Sergey Brin, University of Maryland
Sergey Brin, one of the two brilliant minds behind Google, emigrated from Russia when he was six and later attended the University of Maryland, earning a Bachelor of Science degree with honors in mathematics and computer science in 1993. Brin then attended Stanford where he met cofounder Larry Page. While pursuing Ph.D.s in Computer Science, the pair began to develop Google, supposedly
"cramming their dormitory with cheap computers." They unveiled their research with a groundbreaking paper entitled
"The Anatomy of a Large Scale Hypertextual Engine". Recognizing the significance of their work, the pair suspended their studies at Stanford to pursue their project full time. It’s paid off. In the billions.

Jeff Bezos, Princeton
Jeff Bezos arrived at Princeton wanting to study physics. He pursued it to a higher-level quantum mechanics class, where he was blown away by the abstract concepts. “One of the great things Princeton taught me is that I’m not smart enough to be a physicist,”
he said. He switched over to electrical engineering and computer science instead, and went to Wall Street to work in computer science after graduating in 1986. Turned out he picked the right major: Bezos founded Amazon shortly thereafter in 1994.

James Franco, UCLA
Actor James Franco can play comic book villains (Green Goblin in
Spider-Man) or hippie-haired pot smokers (
Pineapple Express), but for the past few years the 30-year-old thespian has undertaken another role—bookish English student at UCLA. He
carried Gertrude Stein to film sets, claims he took 62 units in one quarter, and finished his degree in English with a creative writing concentration last June. Despite immediately enrolling in Columbia’s master of fine arts writing program, UCLA students are
already protesting Franco’s proposed return to campus as commencement speaker with claims that he was merely “an average student” with photographic evidence of him napping during class as proof.

Kate Beckinsale, Oxford
Kate Beckinsale read Russian and French at New College at Oxford University. But according to her college newspaper
The Oxford Student, Beckinsale didn’t have too many friends there, and chose the theater over social engagements. Two years after starring in Kenneth Branagh’s
Much Ado About Nothing, however, Beckinsale dropped out of school to pursue acting.

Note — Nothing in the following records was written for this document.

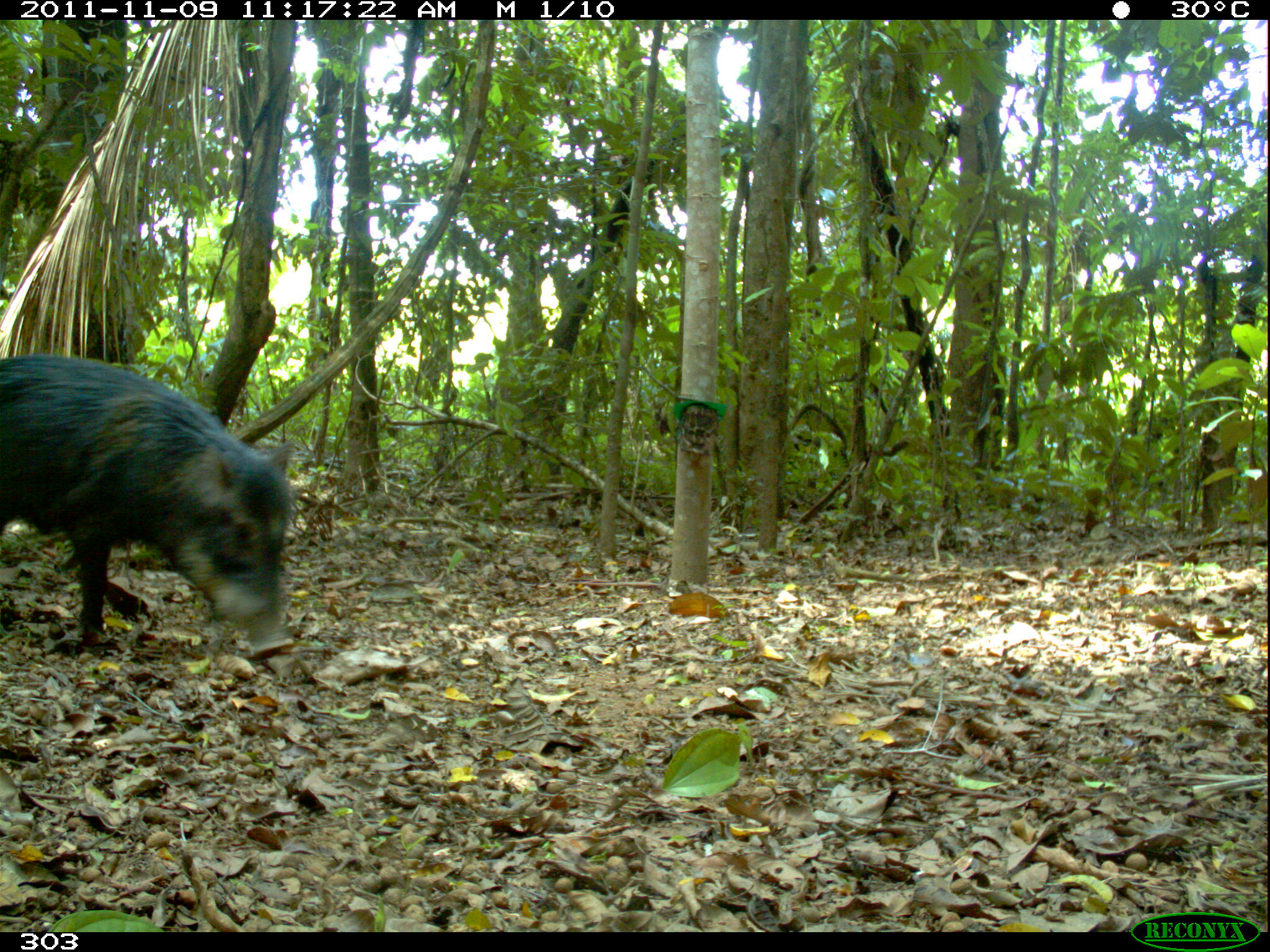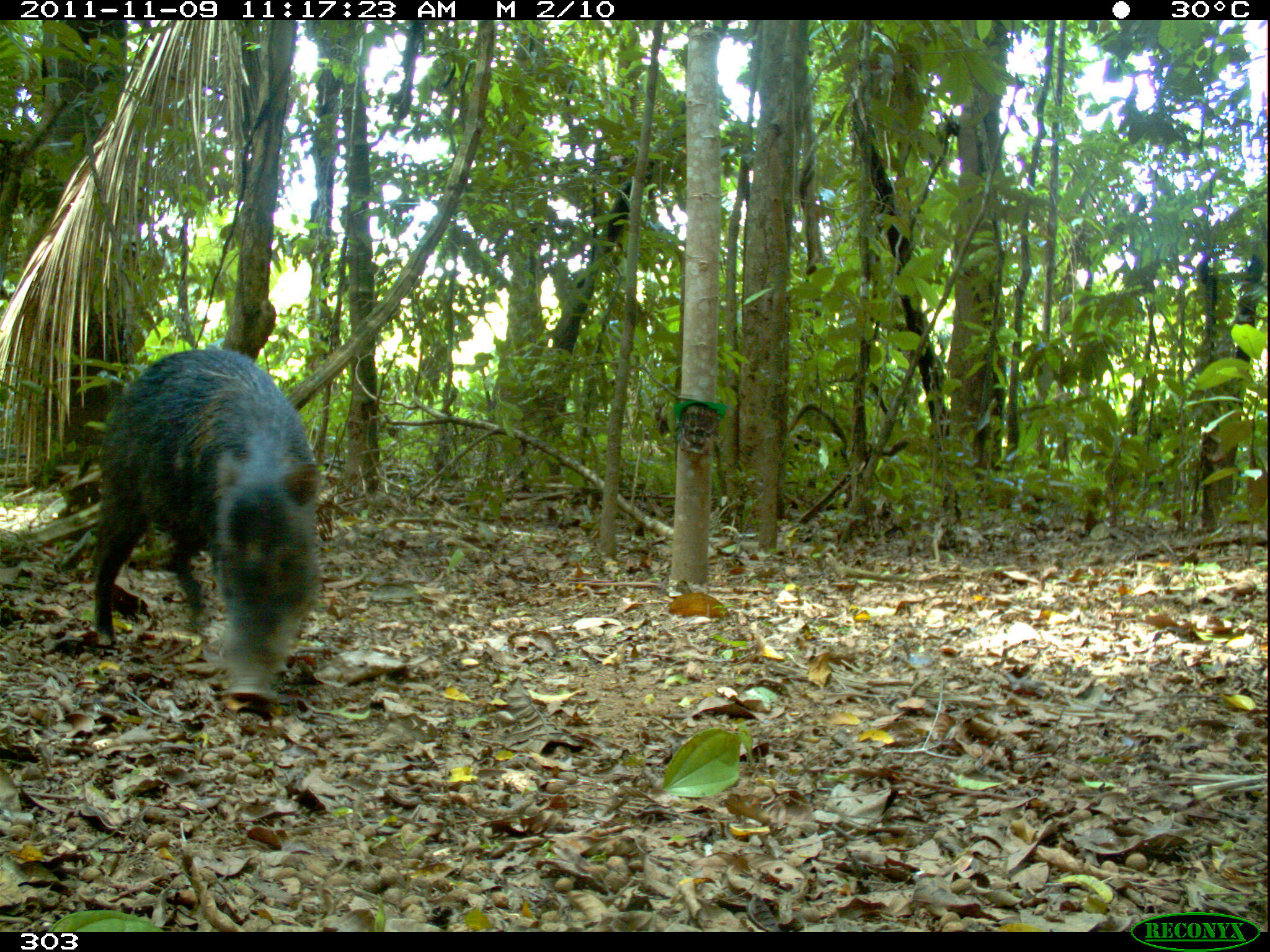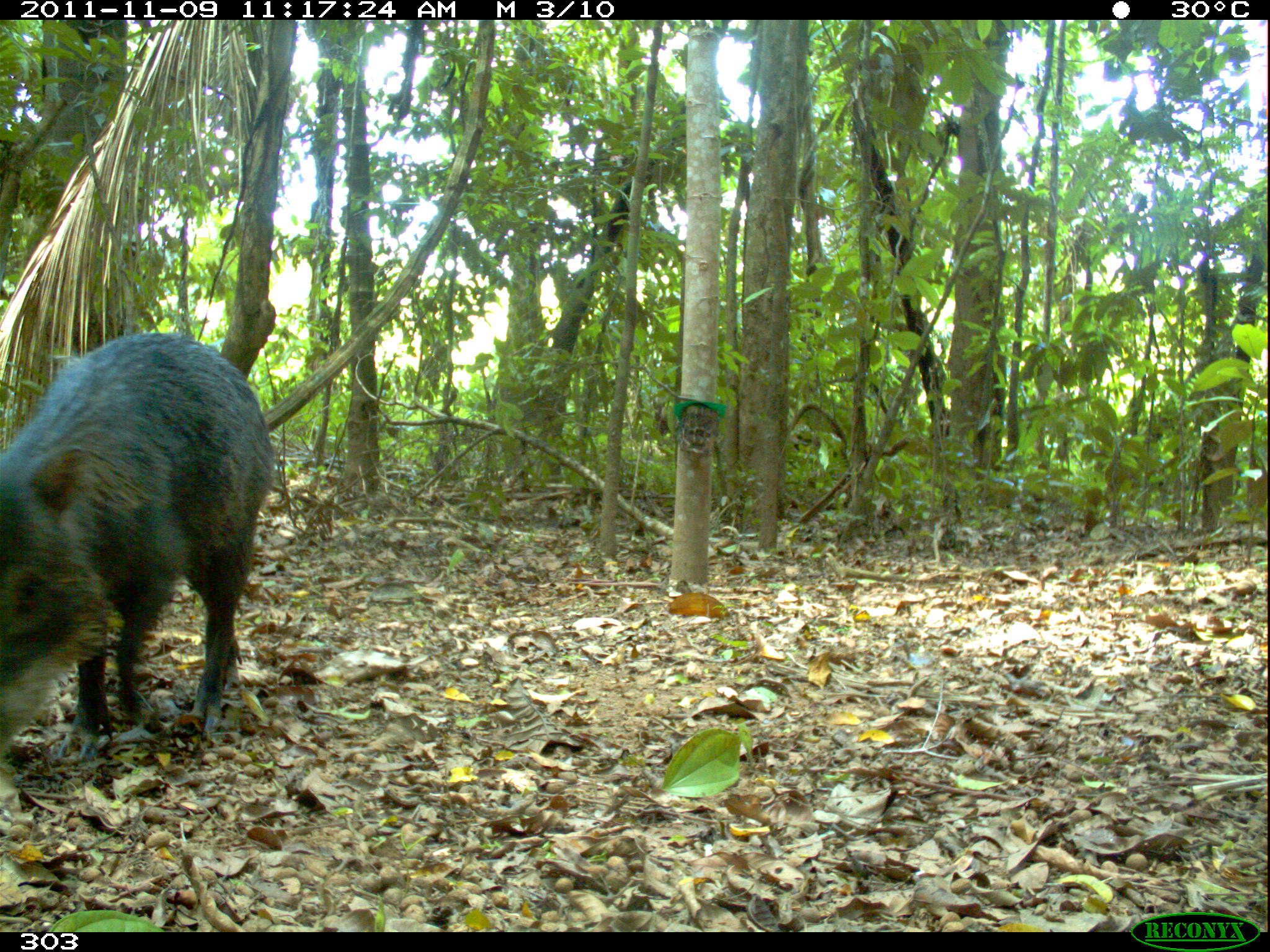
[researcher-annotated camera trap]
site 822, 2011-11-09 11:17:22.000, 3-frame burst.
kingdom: Animalia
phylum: Chordata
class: Mammalia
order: Artiodactyla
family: Tayassuidae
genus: Tayassu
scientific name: Tayassu pecari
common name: white-lipped peccary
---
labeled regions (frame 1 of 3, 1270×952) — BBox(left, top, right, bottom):
tayassu pecari: BBox(0, 355, 294, 659)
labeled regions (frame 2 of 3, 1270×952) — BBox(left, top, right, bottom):
tayassu pecari: BBox(85, 345, 324, 710)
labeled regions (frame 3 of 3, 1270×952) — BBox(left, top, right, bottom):
tayassu pecari: BBox(0, 330, 273, 773)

David Plouffe, University of Delaware
Though he may hold the blueprints for electoral victory, the architect behind Barack Obama’s presidential campaign doesn’t even own a college diploma. Obama’s chief strategist, David Plouffe, left the University of Delaware after studying political science for three years to embark on Sam Beard’s U.S. Senate campaign in Iowa, where he would establish himself as a major player in the state's political scene. Plouffe’s Constitutional law professor at Delaware recalls confronting the young student about his academic disengagement: “He told me he was more interested in practical politics,” Jim Magee said. Plouffe spent the next three years building momentum in Iowa, where he worked on the various senate and presidential campaigns of Sen. Tom Harkin.